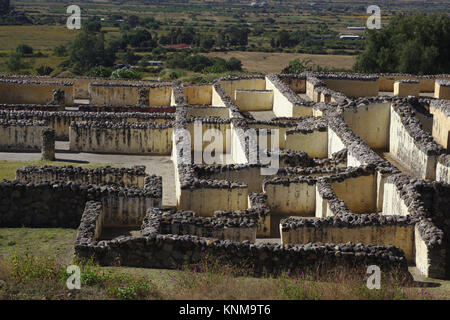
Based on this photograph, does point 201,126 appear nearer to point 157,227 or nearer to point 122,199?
point 122,199

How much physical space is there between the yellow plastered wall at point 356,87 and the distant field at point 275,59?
151ft

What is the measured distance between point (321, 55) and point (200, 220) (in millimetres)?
86255

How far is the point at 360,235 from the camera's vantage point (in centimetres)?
1812

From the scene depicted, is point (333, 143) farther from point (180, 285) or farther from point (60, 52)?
point (60, 52)

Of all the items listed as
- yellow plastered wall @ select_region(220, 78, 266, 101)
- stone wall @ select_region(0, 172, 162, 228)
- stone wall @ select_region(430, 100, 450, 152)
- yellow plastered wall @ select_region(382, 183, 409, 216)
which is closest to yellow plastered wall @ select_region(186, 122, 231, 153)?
stone wall @ select_region(430, 100, 450, 152)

::::

● **Task goal**: Rename "yellow plastered wall" to "ochre stucco wall" throughout all of the lines above, and change nothing else. Leave out the pictures.

● **Final answer**:
Based on this photograph, does point 201,126 appear nearer to point 157,227 or nearer to point 122,199?
point 122,199

How much physical space is there between the ochre stucco wall at point 356,87 and the distant field at point 275,59?
151ft

What is the measured distance between point (321, 55) and point (200, 220) (in millimetres)?
86255

How far is the point at 360,235 from the camera's vantage point (in centimetres)?
1812

From the scene depicted, is point (333, 143) farther from point (180, 285) or farther from point (60, 52)?
point (60, 52)

Of all the items listed as
- ochre stucco wall @ select_region(220, 78, 266, 101)
- stone wall @ select_region(0, 172, 162, 228)
- stone wall @ select_region(430, 100, 450, 152)
- ochre stucco wall @ select_region(382, 183, 409, 216)
which is closest to ochre stucco wall @ select_region(186, 122, 231, 153)?
stone wall @ select_region(430, 100, 450, 152)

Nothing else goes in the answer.